Recommended . . . The Imperfectionists by Tom Rachman Each of the characters separate lives is intertwined into a cleverly layered story of their overlapping experiences and relationships while working for an English language newspaper in Rome. I loved how the author weaves the emotions and actions of one into all. A great read for the beach. Each chapter is a short story in itself.
Savala Nolan, Detroit Shimmy Cleopatra by Stacy Schiff A writer taking on Cleopatra is like an actor taking on Jack Kennedy: what can she do that feels real when her audience is drunk on mythology? I went into this book with neutral expectations, thinking a gifted scholar and an impossible subject would yield a decent book. But it blew me away. Schiff’s writing is lean, elegant, and sumptuous, like a ballet. It ferries you across a familiar story in fresh and vivid vignettes, loaded with juicy tidbits about life in that ancient era, from statecraft to bloodlines to royal feasts to poisons. She acknowledges how much we can’t know about Cleopatra, yet her speculations ring true (maybe because she herself is woman).

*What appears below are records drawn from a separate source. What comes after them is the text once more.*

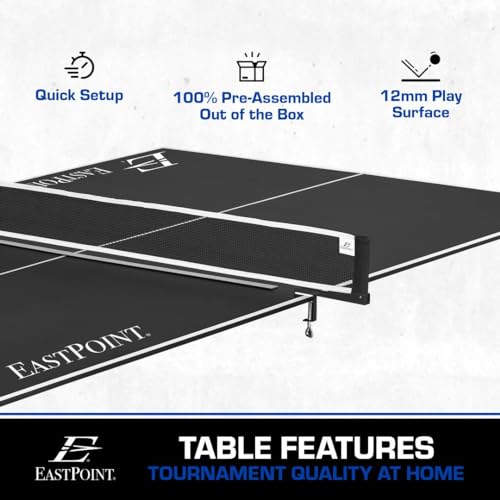 image for EastPoint Sports Ping Pong Conversion Top, Foldable Table Tennis Toppe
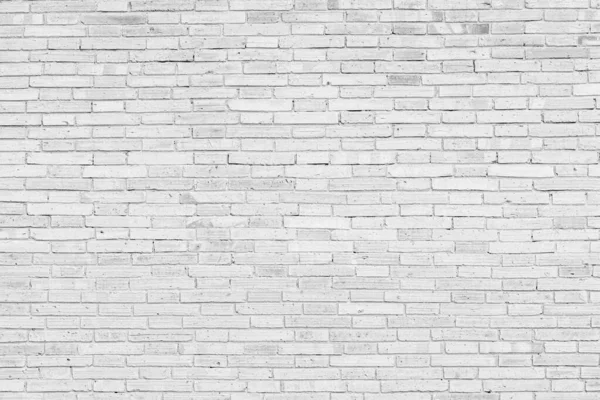 Texture Old White Brick Wall Large Background — Stock Photo, Image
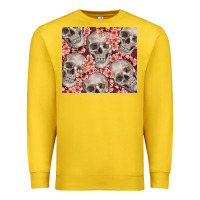 Lemon skulls and flowers Premium Sweatshirt - TumblerDesignByShophia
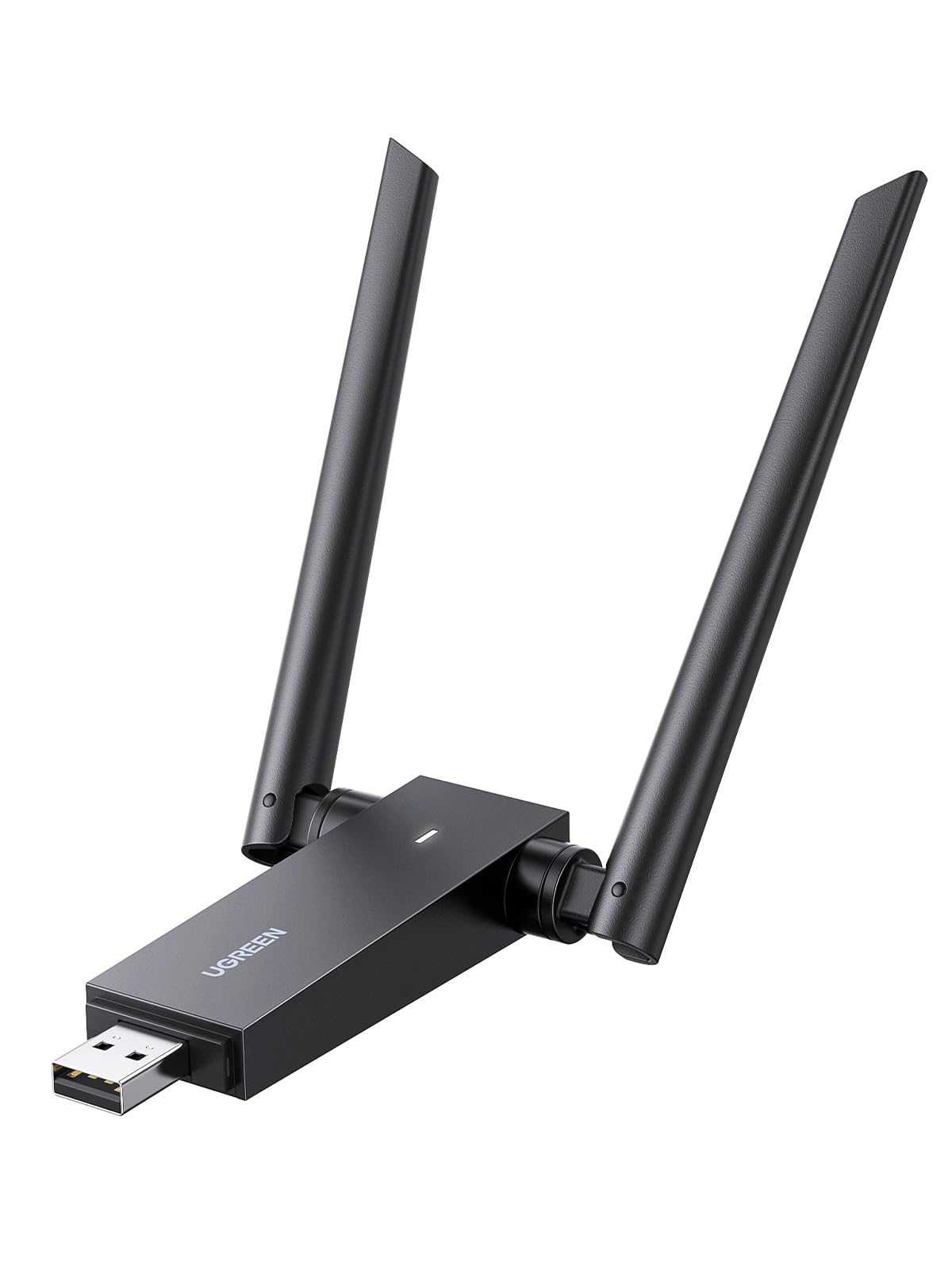 UGREENUSB WiFi Dongle for PC, AC1300Mbps Dual 5dBi Antennas 2.4GHz/5.8GHz USB 3.0 Wireless Adapter for Desktop Laptop Windows11/10/8/8.1/7/Vista/XP, MacOS 10.11-10.15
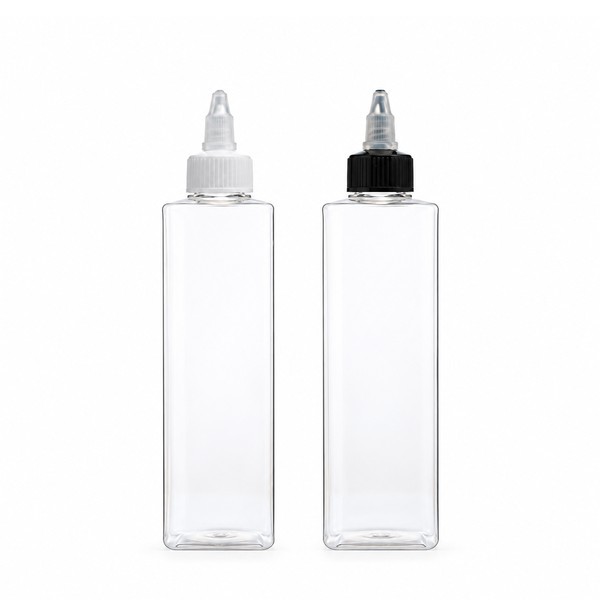뾰족A형 350ml 사각 투명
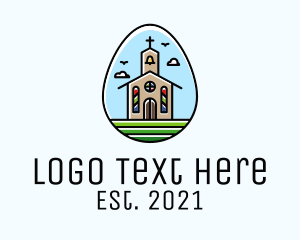 Easter - Catholic Chapel Egg logo design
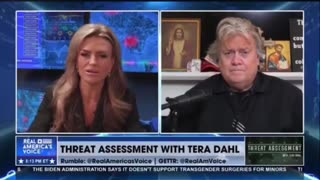 Tera Dahl interview of Steve Bannon what would you say is the most concerning to you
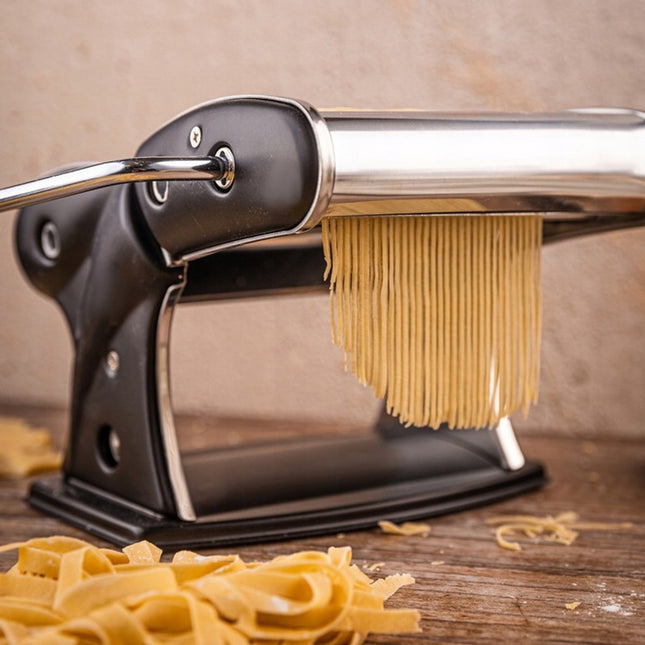 KINGHoff KH-1957 Handmatige Pastamachine - 150mm Breed - Voor Vers Tagliatelle, Spaghetti & Lasagne - Pasta Maker -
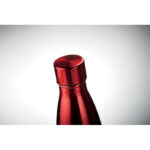 Edelstahl Isolierflasche 500ml Rot von oben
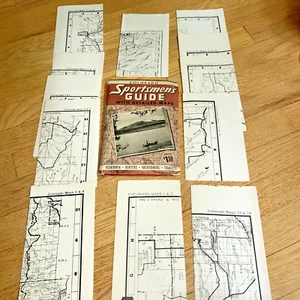 1950s COLORADO SPORTSMEN'S GUIDE Detailed Maps - 24 Maps + Great Advertisements - Picture 1 of 17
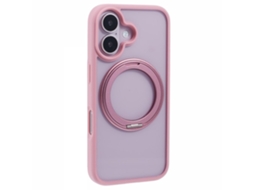 Casa Em Tpu Com Suporte Para Apple Iphone 16 - Rosa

And, of course, there’s plenty of lust and love, with Caesar and Mark Antony keeping wind in the sails.
The Good Soldiers by David Finkel I read a lot about war and military history, and this is one of my favorite books in that genre. A journalist follows soldiers on a fifteen month tour of Iraq during “the surge.” The story is bracing, and detailed: the soda soldiers drank, the music playing, the fruit trees in yards of houses they searched, the deaths, the stomach aches, the letters to and from home. Finkel tells it with heart and a mirror’s clarity. He has a genius for creating intimacy. In fact, he disappears; you don’t feel you’re reading a reporter’s chronicle. You feel you’re in your living room with the soldiers, and they are telling you what happened, and you understand.

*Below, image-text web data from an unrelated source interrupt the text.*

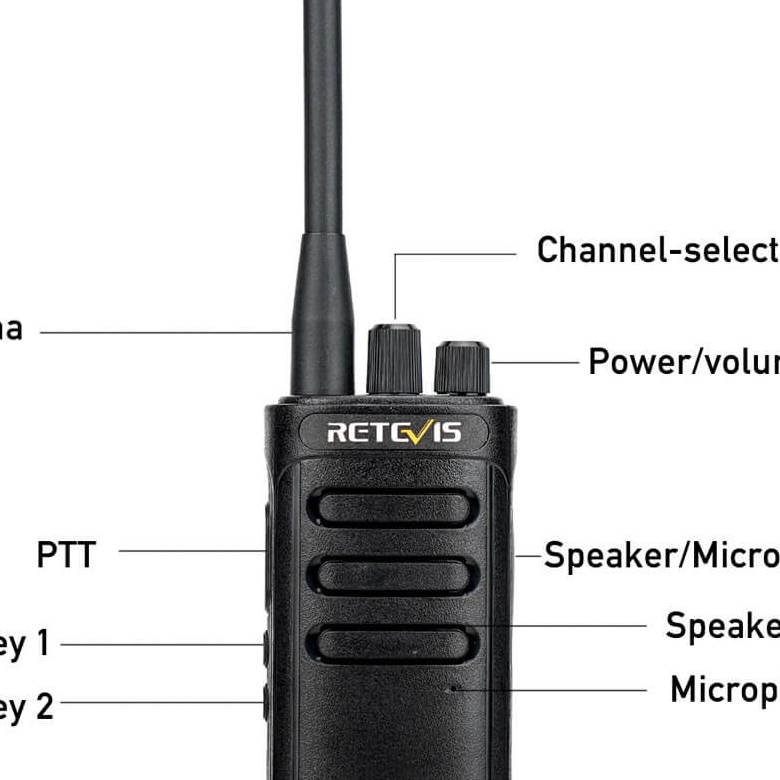 RB85 High Power 2 Way Radios with Shoulder Mic Noise Canceling Radio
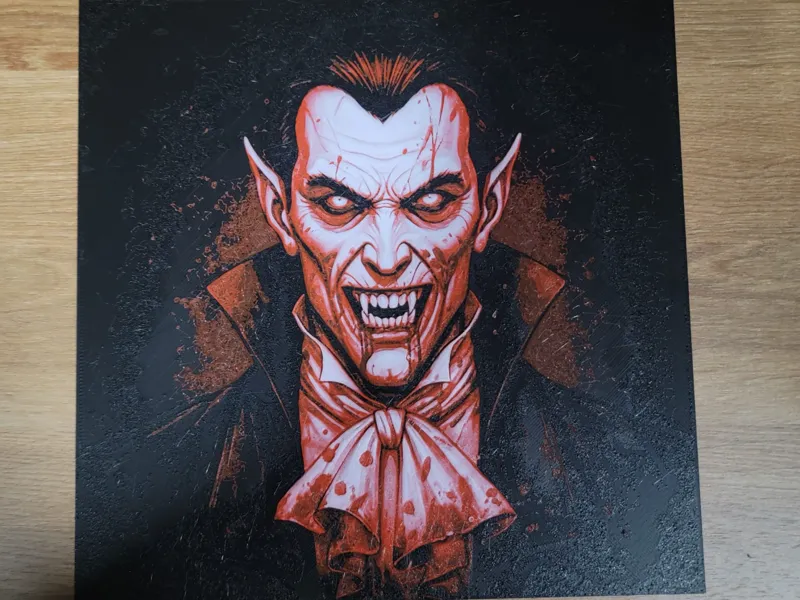 Vampire Sinister Smile Hueforge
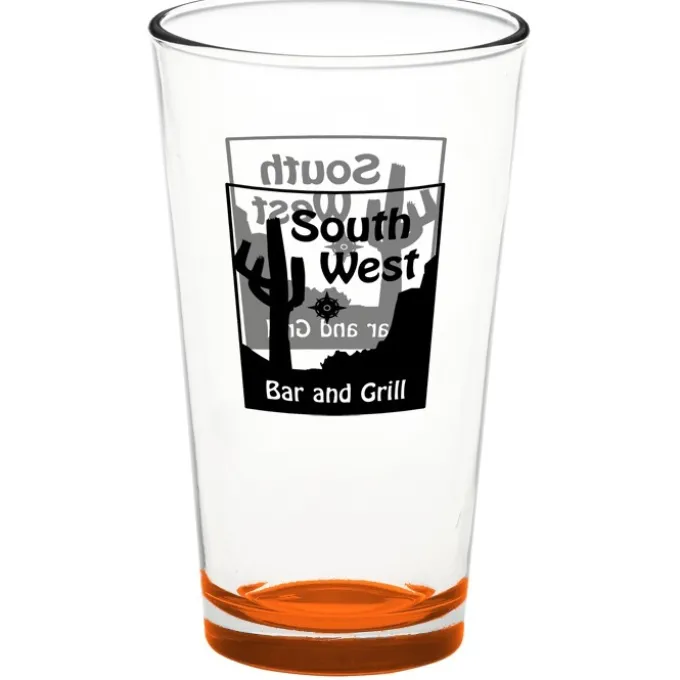 Pint Glass - 16 oz - Bottom Color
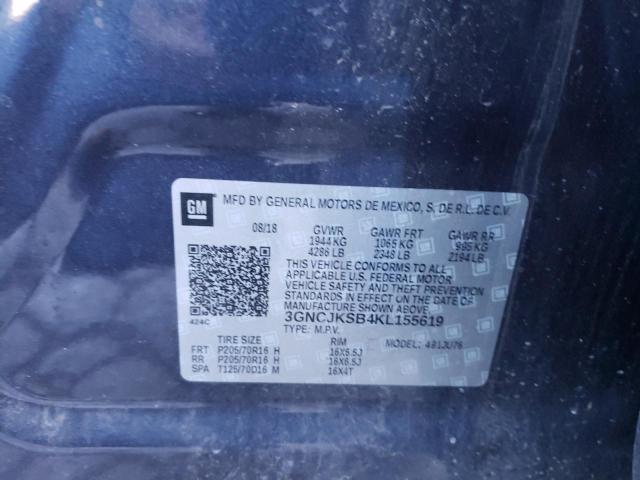 Photo 14 from auction – 2019 CHEVROLET TRAX LS with VIN 3GNCJKSB4KL155619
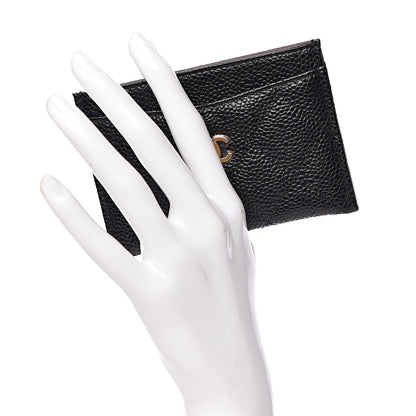 Chanel Caviar Quilted Card Holder Black 2 of 9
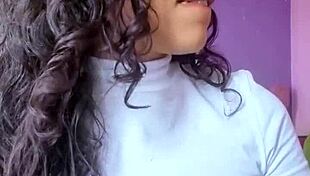 Hot Brazilian brunette asks you to cum for her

Gun, with Occasional Music by Jonathan Lethem This is a mystery, both futuristic and noir. It’s years from now on the California coast, and though the cities and ocean are the same, life is not. Questions are forbidden, everyone’s hooked on mega-pharmaceuticals, and animals are “evolved,” living, working, and making very-new-school families with people. There’s murder, sex, and drugs. Lethem’s protagonist is an acerbic and sly detective. He’s defunct in some ways, but he’s got a big aching heart and an appetite for life that the future doesn’t abide. This book is brilliant because its beautifully written and feels unnervingly prescient: Lethem’s bizarre world is so real, and our real world is so bizarre, that his future seems, at times, only a few status updates away.

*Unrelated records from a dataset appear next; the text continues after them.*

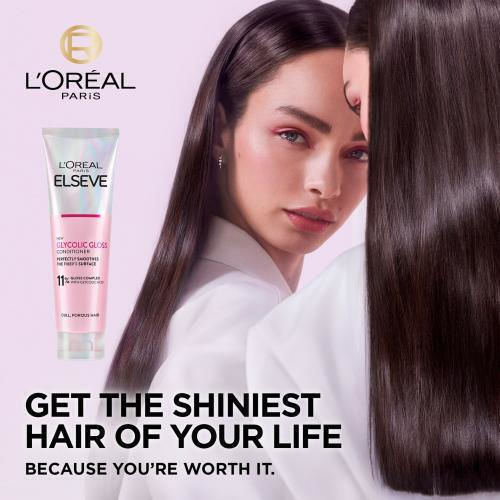 L'Oréal Paris Elseve Glycolic Gloss Haarspülung 150 ml für Frauen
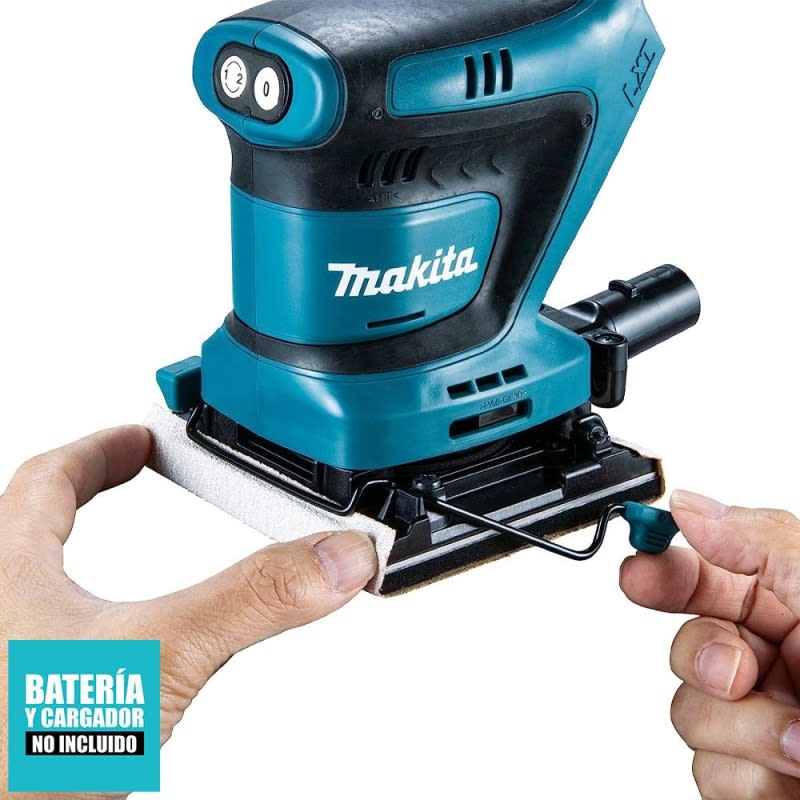 LIJADORA ORBITAL INALAMBRICA MAKITA 18V 1/4 DBO481Z (114 X 140 MM)3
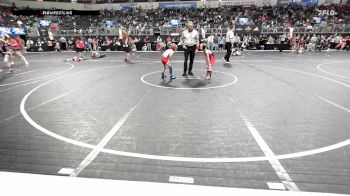 53 lbs Quarterfinal - Lincoln Richardson, Marksmen Wrestling vs Conor Foos, Nixa Youth Wrestling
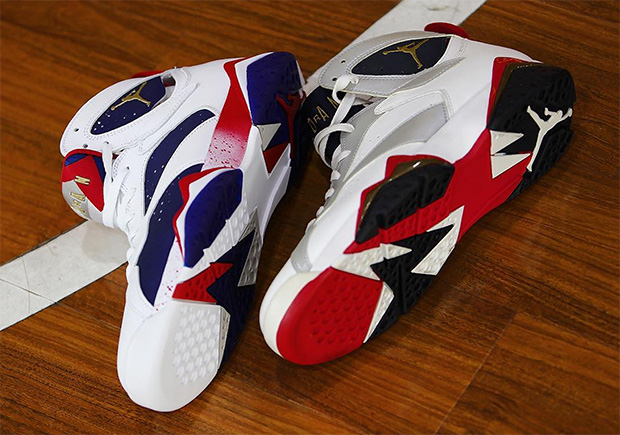 Comparing Tinker Hatfield’s Original “Olympic” Jordan 7 Design With The “Alternate”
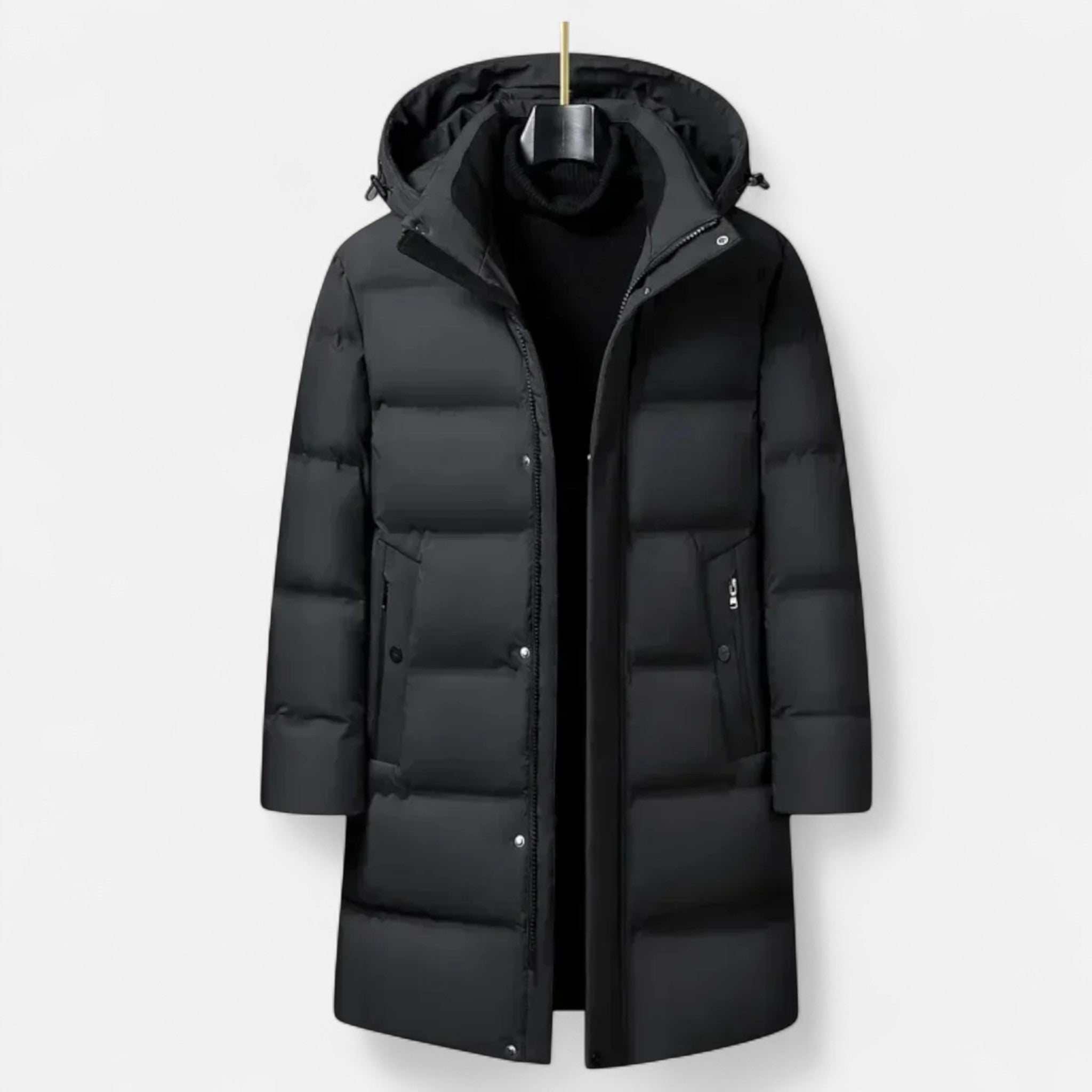 Kenitan | Winter Parka for Men – Insulated Elegance with Hood Black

Blonde by Joyce Carol Oates Arthur Schlesinger, Special Assistant in the Kennedy White House, described meeting Marilyn Monroe: When he said something that pleased her, it created “a warm and spontaneous burst of affection---but then she receded into her own glittering mist.” Glittering mist! I love that image; she does seem to’ve been profoundly inviting and yet totally obscured, as if the dress in which she sang the President “Happy Birthday” dissolved and lingered around her body. Oates’s novel---a sort of imagined Monroe autobiography---captures the glittering mist perfectly. The sparkle-covered-cotton-candy element of Monroe endures. You can’t take your eye off the page, just like you can’t take your eyes off her. But the mist is there, too. Monroe remains, as she must, in your peripheral vision, even as you read her story in her own (imagined) voice. It’s a magical read.